[Study material]
——

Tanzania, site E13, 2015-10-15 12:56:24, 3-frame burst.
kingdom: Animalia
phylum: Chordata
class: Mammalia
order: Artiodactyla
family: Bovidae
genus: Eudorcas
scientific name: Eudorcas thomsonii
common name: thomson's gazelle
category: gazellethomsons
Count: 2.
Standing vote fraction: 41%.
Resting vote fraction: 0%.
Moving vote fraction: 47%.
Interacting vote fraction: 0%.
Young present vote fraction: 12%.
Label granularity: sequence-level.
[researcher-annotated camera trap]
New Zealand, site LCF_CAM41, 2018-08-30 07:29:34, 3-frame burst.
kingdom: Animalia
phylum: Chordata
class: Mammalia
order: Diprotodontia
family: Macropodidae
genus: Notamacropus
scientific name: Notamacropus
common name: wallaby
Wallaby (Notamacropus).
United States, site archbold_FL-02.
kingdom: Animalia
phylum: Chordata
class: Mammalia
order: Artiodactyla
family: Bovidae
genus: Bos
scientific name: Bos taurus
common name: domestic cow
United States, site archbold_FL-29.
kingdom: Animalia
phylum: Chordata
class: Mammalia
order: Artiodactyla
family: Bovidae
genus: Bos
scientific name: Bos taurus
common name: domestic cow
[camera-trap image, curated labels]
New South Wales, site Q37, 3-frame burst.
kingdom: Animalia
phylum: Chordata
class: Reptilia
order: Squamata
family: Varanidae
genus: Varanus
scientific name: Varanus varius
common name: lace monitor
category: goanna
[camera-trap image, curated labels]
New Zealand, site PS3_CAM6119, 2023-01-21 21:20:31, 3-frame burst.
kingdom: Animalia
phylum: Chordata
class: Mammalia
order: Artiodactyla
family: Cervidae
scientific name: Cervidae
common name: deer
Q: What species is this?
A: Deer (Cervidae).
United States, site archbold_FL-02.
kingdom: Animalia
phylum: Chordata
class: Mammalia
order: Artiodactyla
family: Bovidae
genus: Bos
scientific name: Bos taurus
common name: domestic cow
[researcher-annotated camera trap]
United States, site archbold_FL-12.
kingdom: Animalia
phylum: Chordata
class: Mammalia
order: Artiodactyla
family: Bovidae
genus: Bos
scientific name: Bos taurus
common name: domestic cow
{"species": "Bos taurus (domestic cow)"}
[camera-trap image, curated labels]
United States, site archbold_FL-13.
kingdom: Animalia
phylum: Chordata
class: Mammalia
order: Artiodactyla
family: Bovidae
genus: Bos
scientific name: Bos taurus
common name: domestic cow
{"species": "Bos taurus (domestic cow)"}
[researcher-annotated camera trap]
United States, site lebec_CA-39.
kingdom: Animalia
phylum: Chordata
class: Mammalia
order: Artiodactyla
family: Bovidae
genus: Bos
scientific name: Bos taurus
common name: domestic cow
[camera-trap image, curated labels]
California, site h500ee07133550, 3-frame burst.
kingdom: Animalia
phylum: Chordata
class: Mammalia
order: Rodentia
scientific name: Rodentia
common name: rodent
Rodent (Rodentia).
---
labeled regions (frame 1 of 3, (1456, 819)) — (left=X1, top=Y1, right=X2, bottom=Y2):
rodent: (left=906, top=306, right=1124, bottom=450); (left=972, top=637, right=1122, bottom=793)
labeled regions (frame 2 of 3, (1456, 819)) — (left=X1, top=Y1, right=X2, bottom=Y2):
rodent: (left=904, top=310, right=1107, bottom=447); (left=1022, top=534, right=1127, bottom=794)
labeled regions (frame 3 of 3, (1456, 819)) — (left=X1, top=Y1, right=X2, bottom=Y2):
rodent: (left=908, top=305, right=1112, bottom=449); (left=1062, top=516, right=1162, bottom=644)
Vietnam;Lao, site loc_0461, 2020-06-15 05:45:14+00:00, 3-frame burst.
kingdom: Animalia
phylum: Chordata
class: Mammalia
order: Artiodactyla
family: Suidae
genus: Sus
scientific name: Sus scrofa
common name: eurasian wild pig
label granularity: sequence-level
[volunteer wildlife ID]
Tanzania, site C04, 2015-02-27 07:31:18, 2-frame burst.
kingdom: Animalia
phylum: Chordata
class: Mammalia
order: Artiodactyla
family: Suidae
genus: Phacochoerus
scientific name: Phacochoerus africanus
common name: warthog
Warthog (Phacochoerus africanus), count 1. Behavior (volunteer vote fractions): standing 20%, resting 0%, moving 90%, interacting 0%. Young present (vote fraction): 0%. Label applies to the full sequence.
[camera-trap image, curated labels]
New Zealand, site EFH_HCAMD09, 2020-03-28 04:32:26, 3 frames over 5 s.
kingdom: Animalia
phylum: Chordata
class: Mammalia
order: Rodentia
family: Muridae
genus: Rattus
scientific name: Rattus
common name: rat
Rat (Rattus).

——

[Aim of the task]
Copy every line of the material above in which the word "Zealand" appears.

[Solution for this task]
New Zealand, site LCF_CAM41, 2018-08-30 07:29:34, 3-frame burst.
New Zealand, site PS3_CAM6119, 2023-01-21 21:20:31, 3-frame burst.
New Zealand, site EFH_HCAMD09, 2020-03-28 04:32:26, 3 frames over 5 s.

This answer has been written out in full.